Exploring the quantum critical point
Researchers using the HP-CAT 16-ID-B beamline at the APS are investigating the effects of the QCP on the crystal structure of the Yb valence of YbFe2Ge2. The quantum critical point (QCP) is a strong quantum fluctuation that gives rise to unusual, or non-Fermi, liquid temperature dependencies of physical properties. To explore the origin of QCP, the interplay between crystal structure and valence as a function of pressure is important.
High-pressure resonant x-ray emission spectroscopy and x-ray diffraction experiments on YbFe2Ge2 show a pressure-induced valence change under compression. Yb valence becomes nearly trivalent at ∼9 GPa.
The crystal structure and the Yb valence of the YbFe2Ge2 heavy fermion compound was measured at room temperature and under high pressures using high-pressure powder X-ray diffraction and X-ray absorption spectroscopy via both partial fluorescence yield and resonant inelastic X-ray emission techniques. The measurements are complemented by first-principles density functional theoretical calculations using the self-interaction corrected local spin density approximation investigating in particular the magnetic structure and the Yb valence. While the ThCr2Si2-type tetragonal (I4/mmm) structure is stable up to 53 GPa, the X-ray emission results show an increase of the Yb valence from v = 2.72(2) at ambient pressure to v = 2.93(3) at ∼9 GPa, where at low temperature a pressure-induced quantum critical state was reported.

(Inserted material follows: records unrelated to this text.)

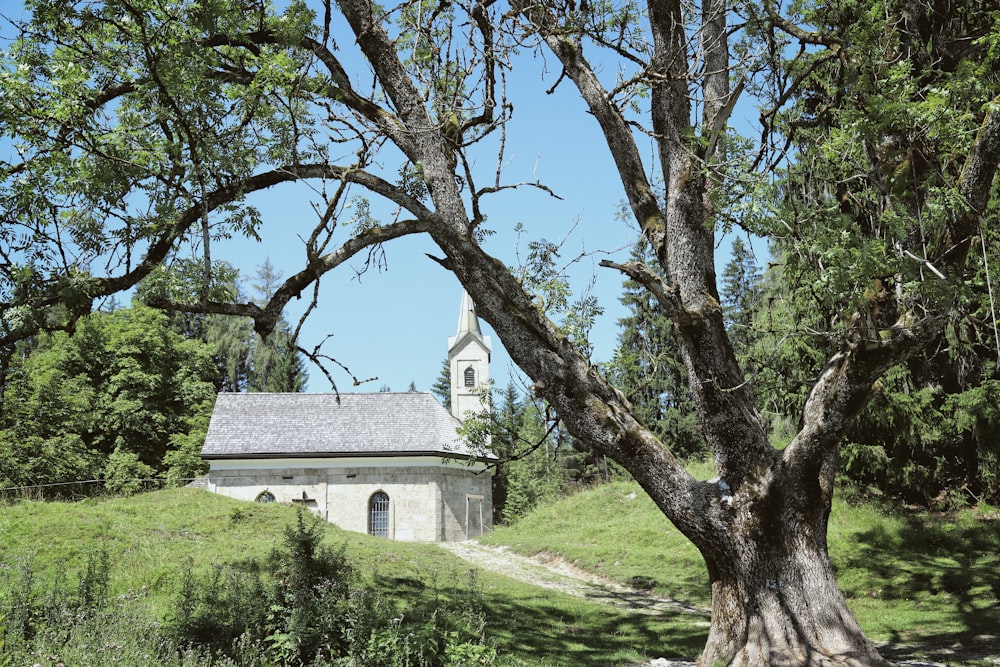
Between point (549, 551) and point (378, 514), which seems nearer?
point (549, 551)

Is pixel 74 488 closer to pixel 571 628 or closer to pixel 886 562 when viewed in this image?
pixel 571 628

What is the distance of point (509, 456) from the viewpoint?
9305 mm

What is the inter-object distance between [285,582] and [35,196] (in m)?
4.98

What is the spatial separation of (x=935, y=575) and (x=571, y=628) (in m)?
7.65

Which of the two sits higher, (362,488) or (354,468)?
(354,468)

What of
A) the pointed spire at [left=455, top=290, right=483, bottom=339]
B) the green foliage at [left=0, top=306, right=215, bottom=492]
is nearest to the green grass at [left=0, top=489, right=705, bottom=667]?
the green foliage at [left=0, top=306, right=215, bottom=492]

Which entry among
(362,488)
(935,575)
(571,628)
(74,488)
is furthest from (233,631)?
(74,488)

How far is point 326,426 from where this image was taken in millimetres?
32406

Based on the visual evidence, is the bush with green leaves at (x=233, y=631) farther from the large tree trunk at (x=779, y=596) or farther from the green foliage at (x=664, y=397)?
the green foliage at (x=664, y=397)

Ravhi S. Kumar, Axel Svane, Ganapathy Vaitheeswaran, Venkatakrishnan Kanchana, Daniel Antonio, Andrew L. Cornelius, Eric D. Bauer, Yuming Xiao and Paul Chow, “Effect of Pressure on Valence and Structural Properties of YbFe2Ge2 Heavy Fermion Compound—A Combined Inelastic X-ray Spectroscopy, X-ray Diffraction, and Theoretical Investigation,” Inorganic Chemistry, Article ASAP, DOI: 10.1021/acs.inorgchem.5b01534, Published Online October 19, 2015.